#### Exercise brief
Return exactly, please, the line that contains "Schotse Distel Stock Foto" and every line after it through the end of the material that follows, leaving pictures aside.

#### Excerpted data
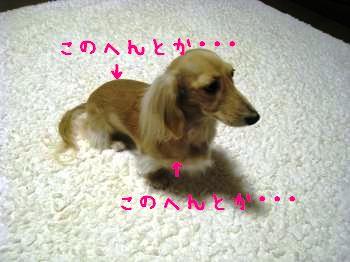 IMG_1443_convert_20111117224309.jpg
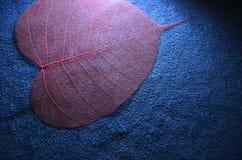 Rote Ader von Bodhi-Blatt im Licht Stockfoto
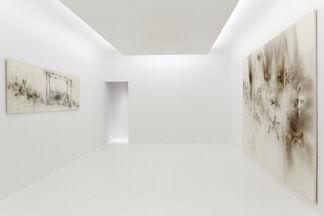 Cai Guo-Qiang, installation view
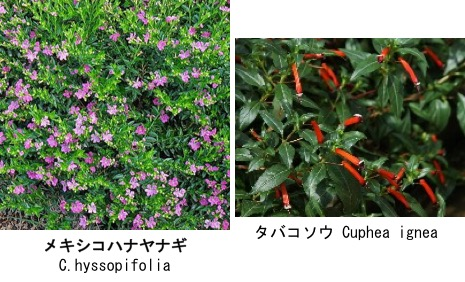 f:id:yachikusakusaki:20171130003512j:plain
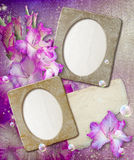 Grunge frame with gladiolus and paper Stock Photography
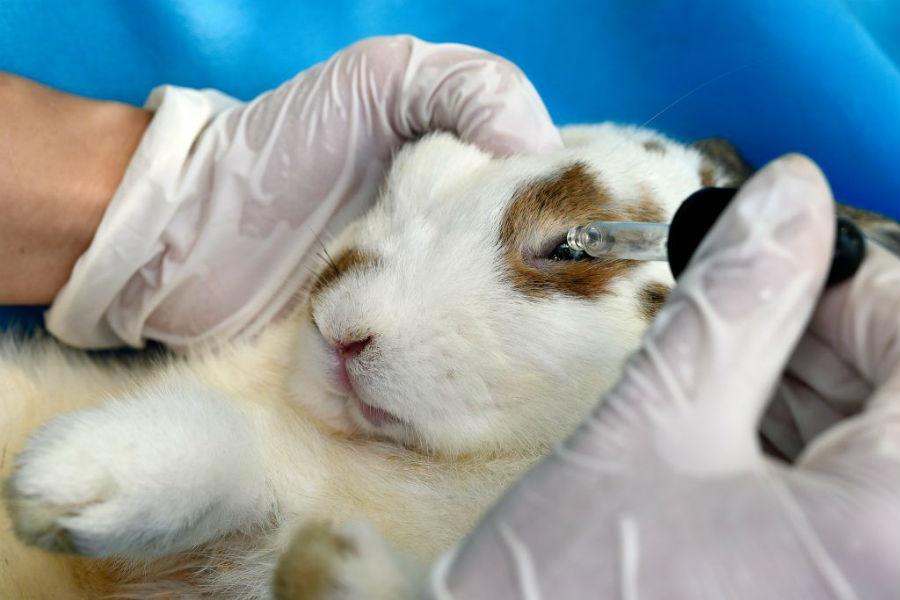 коньюктевит у кроликов
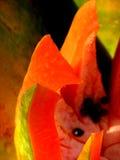 Fruits de tentation Photo stock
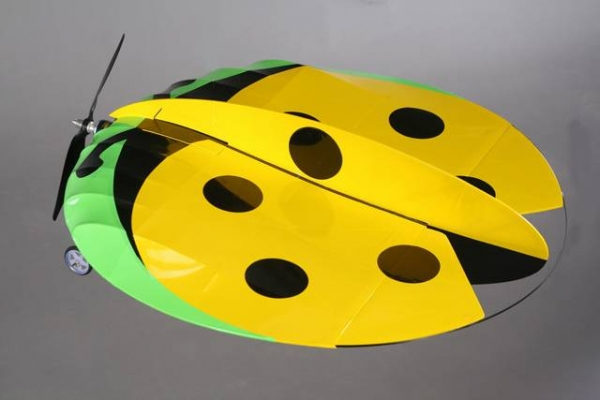 GREEN RC EP LADYBUG PARKFLYER (AUS Warehouse)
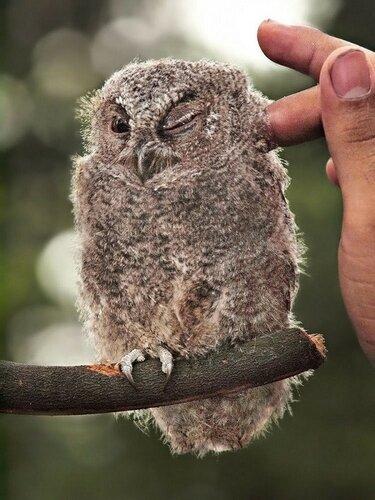 owls07.jpg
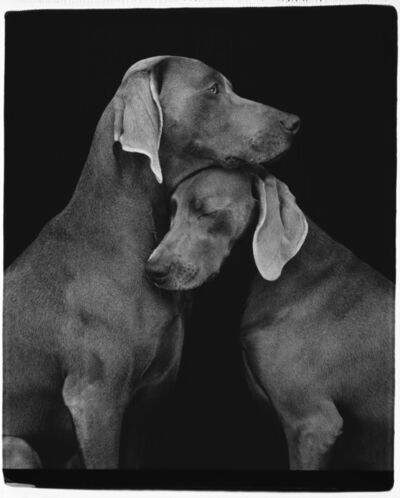 William Wegman, 'Friends', 2010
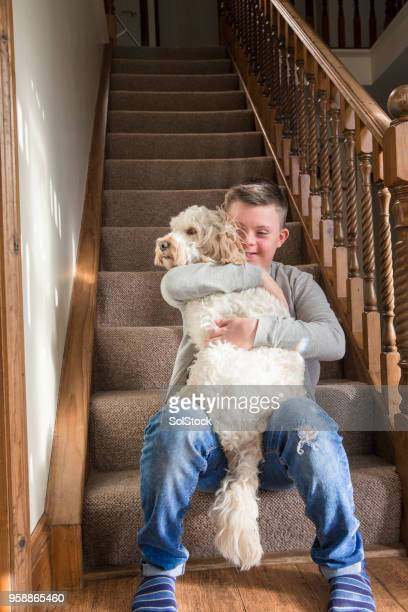 quality time with the dog - cockapoo stock pictures, royalty-free photos & images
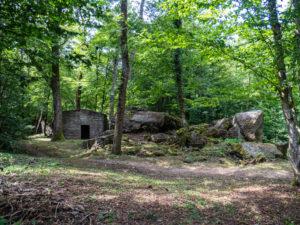 Dans la forêt de Burnhaupt-le-Bas, des bunkers en ruine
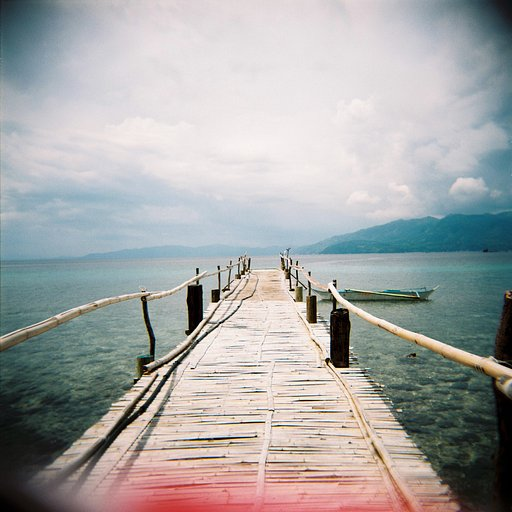 A Perfect Day for Lomography--and my first best photo!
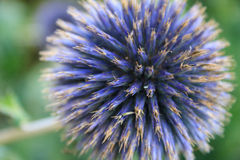 Schotse Distel Stock Foto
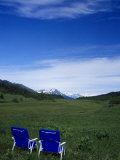 2 Chairs in Flower Field  Kenai  Alaska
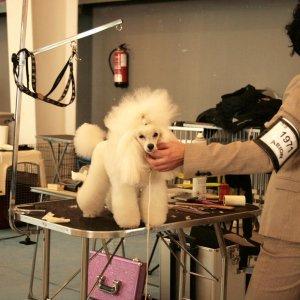 36º Exposición Internacional Canina de Otoño de la RSCE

#### Written response
 Schotse Distel Stock Foto
 2 Chairs in Flower Field  Kenai  Alaska
 36º Exposición Internacional Canina de Otoño de la RSCE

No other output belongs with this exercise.